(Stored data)
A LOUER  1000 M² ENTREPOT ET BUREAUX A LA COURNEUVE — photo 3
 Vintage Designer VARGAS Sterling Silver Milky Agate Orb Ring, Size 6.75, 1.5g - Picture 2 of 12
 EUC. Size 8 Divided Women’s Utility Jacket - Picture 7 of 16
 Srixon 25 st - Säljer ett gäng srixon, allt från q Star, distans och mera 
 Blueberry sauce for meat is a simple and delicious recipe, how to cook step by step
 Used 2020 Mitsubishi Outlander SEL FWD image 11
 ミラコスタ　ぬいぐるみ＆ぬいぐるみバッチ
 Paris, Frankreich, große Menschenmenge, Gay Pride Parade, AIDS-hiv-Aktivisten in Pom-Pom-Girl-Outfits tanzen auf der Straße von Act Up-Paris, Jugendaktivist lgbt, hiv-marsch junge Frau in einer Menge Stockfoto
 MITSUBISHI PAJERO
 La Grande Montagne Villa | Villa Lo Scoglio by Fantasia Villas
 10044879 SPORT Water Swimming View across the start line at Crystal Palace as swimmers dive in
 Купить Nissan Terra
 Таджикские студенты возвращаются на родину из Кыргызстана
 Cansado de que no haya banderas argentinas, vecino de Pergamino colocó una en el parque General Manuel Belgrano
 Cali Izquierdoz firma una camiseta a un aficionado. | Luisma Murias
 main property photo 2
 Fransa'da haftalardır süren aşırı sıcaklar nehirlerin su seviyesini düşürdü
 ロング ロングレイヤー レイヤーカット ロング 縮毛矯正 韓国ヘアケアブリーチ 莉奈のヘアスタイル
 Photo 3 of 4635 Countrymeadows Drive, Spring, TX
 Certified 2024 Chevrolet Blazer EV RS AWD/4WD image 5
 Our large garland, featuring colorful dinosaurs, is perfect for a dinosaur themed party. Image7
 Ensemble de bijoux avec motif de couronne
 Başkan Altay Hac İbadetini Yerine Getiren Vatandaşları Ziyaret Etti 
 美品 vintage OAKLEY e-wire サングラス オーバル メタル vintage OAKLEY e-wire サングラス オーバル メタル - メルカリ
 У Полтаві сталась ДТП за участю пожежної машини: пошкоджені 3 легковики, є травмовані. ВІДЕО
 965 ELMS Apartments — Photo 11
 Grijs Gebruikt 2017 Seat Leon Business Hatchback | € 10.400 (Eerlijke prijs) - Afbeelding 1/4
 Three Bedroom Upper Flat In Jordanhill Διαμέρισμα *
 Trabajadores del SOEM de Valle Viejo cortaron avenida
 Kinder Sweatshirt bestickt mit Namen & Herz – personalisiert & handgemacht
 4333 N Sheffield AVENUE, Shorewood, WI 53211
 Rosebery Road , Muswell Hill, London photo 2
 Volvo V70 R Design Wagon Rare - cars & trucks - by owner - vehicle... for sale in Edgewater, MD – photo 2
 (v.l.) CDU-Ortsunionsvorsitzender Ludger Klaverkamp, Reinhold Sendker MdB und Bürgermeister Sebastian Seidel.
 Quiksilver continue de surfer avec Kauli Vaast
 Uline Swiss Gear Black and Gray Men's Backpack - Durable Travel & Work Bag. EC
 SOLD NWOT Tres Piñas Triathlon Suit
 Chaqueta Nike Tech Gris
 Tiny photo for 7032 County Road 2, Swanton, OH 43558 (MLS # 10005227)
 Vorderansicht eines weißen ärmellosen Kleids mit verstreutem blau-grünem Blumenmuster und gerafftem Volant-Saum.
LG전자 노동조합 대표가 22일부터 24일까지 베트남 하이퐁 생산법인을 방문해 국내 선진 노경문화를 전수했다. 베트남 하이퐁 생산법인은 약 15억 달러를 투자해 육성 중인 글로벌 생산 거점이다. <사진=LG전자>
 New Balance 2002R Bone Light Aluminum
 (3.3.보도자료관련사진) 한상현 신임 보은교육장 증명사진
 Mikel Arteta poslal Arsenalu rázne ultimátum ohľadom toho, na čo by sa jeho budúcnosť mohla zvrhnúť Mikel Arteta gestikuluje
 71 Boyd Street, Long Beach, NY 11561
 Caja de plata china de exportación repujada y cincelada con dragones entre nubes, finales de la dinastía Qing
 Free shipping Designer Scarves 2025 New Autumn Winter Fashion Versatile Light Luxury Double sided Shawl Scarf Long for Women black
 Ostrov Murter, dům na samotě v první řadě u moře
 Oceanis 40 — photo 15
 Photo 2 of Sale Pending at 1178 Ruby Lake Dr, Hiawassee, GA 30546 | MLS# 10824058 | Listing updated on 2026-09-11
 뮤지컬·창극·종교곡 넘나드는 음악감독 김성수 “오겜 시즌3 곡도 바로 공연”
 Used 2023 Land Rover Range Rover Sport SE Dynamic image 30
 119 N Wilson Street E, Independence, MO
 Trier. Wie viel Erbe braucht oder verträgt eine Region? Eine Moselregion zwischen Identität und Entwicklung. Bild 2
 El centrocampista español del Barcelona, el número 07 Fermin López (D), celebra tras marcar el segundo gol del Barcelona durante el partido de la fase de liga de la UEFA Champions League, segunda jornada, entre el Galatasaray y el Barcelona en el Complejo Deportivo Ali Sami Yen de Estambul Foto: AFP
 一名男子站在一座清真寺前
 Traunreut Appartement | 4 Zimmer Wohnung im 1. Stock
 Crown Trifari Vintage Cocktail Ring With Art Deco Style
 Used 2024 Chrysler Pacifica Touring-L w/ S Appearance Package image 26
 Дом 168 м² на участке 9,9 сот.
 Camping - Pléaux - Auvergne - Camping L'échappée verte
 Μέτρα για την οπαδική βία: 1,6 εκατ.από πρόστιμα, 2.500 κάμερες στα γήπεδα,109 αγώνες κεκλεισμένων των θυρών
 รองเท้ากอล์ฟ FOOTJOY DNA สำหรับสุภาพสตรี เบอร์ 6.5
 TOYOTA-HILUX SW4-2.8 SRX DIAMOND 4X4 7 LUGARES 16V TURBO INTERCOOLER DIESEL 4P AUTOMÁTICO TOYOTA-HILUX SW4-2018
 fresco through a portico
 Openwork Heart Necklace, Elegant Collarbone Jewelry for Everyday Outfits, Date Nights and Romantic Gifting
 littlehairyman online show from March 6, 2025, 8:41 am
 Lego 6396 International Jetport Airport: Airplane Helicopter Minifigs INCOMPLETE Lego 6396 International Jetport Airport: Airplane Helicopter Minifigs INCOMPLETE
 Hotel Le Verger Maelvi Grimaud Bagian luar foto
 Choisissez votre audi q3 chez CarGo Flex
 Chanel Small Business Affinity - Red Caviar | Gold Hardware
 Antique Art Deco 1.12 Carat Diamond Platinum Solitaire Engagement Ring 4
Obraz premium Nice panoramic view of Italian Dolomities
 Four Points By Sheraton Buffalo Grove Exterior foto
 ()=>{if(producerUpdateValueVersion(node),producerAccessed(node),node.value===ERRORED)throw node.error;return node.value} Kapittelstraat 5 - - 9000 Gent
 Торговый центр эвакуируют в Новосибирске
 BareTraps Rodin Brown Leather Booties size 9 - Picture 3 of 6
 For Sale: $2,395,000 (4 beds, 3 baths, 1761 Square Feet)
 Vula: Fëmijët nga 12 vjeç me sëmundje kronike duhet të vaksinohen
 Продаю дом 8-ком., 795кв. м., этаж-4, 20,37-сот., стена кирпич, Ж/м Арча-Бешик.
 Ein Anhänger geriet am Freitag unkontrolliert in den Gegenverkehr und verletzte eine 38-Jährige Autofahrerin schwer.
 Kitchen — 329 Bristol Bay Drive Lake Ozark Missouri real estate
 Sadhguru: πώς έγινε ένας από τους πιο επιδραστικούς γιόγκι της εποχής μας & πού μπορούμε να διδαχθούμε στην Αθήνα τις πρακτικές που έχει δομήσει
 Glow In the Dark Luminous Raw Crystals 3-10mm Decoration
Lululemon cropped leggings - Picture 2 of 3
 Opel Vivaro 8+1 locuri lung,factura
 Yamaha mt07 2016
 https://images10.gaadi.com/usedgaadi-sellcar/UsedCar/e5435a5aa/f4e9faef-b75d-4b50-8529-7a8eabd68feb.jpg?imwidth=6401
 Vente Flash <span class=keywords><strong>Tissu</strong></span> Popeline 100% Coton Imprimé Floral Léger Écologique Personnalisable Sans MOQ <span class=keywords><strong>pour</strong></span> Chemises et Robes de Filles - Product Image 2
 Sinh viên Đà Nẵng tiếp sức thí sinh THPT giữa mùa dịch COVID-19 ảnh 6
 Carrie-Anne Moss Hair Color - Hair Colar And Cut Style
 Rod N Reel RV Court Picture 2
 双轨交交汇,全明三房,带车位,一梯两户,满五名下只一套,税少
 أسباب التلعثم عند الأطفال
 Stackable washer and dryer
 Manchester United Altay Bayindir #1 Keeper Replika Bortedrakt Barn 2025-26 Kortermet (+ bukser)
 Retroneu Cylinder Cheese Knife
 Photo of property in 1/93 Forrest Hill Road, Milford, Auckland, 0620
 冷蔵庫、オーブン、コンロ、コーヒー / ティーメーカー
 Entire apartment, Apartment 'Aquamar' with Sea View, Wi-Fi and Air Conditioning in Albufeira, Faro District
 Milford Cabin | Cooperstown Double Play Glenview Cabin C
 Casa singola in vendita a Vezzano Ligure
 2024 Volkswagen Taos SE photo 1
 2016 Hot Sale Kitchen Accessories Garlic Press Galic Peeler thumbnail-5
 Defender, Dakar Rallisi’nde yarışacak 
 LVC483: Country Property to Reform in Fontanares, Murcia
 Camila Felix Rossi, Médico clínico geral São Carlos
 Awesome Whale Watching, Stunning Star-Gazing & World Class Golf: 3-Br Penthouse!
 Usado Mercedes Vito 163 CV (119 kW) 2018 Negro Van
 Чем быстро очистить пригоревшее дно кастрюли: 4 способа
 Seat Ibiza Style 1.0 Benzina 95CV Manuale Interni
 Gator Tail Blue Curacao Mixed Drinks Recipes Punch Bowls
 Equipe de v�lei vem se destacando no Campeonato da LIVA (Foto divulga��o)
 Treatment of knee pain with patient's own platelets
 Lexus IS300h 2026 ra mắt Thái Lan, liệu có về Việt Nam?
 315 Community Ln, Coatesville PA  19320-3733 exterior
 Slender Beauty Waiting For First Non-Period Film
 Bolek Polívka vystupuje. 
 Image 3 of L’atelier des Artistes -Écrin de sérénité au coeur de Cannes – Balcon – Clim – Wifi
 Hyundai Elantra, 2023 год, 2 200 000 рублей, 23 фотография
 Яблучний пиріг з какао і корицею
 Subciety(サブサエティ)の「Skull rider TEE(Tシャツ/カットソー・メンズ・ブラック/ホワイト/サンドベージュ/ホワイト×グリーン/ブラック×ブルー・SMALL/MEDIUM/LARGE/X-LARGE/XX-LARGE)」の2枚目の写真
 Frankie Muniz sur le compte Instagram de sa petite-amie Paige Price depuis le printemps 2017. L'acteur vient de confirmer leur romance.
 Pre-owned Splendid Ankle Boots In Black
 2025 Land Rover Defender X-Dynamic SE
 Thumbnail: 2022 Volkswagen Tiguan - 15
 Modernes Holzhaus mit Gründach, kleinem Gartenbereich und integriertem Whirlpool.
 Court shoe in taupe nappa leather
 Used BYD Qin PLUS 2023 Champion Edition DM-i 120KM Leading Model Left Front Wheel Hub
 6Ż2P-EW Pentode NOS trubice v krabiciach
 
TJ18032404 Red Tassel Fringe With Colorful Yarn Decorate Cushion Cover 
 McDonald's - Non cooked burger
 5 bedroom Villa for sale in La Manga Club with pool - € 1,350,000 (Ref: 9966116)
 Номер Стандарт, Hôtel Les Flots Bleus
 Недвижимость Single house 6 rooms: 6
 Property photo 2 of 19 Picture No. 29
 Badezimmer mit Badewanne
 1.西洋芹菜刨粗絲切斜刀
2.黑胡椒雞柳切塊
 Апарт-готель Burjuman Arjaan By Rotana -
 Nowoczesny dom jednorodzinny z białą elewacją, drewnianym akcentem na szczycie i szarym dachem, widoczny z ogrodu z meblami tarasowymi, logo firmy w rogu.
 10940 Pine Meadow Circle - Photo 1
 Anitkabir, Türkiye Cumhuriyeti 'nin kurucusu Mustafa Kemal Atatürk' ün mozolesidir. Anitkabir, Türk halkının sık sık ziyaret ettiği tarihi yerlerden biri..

◆ Task ◆
Return, word for word, the lines of the data above from the line with "Photo 3 of 4635" through the line with "Chaqueta Nike Tech Gris", inclusive.

◆ Solution to the exercise ◆
 Photo 3 of 4635 Countrymeadows Drive, Spring, TX
 Certified 2024 Chevrolet Blazer EV RS AWD/4WD image 5
 Our large garland, featuring colorful dinosaurs, is perfect for a dinosaur themed party. Image7
 Ensemble de bijoux avec motif de couronne
 Başkan Altay Hac İbadetini Yerine Getiren Vatandaşları Ziyaret Etti 
 美品 vintage OAKLEY e-wire サングラス オーバル メタル vintage OAKLEY e-wire サングラス オーバル メタル - メルカリ
 У Полтаві сталась ДТП за участю пожежної машини: пошкоджені 3 легковики, є травмовані. ВІДЕО
 965 ELMS Apartments — Photo 11
 Grijs Gebruikt 2017 Seat Leon Business Hatchback | € 10.400 (Eerlijke prijs) - Afbeelding 1/4
 Three Bedroom Upper Flat In Jordanhill Διαμέρισμα *
 Trabajadores del SOEM de Valle Viejo cortaron avenida
 Kinder Sweatshirt bestickt mit Namen & Herz – personalisiert & handgemacht
 4333 N Sheffield AVENUE, Shorewood, WI 53211
 Rosebery Road , Muswell Hill, London photo 2
 Volvo V70 R Design Wagon Rare - cars & trucks - by owner - vehicle... for sale in Edgewater, MD – photo 2
 (v.l.) CDU-Ortsunionsvorsitzender Ludger Klaverkamp, Reinhold Sendker MdB und Bürgermeister Sebastian Seidel.
 Quiksilver continue de surfer avec Kauli Vaast
 Uline Swiss Gear Black and Gray Men's Backpack - Durable Travel & Work Bag. EC
 SOLD NWOT Tres Piñas Triathlon Suit
 Chaqueta Nike Tech Gris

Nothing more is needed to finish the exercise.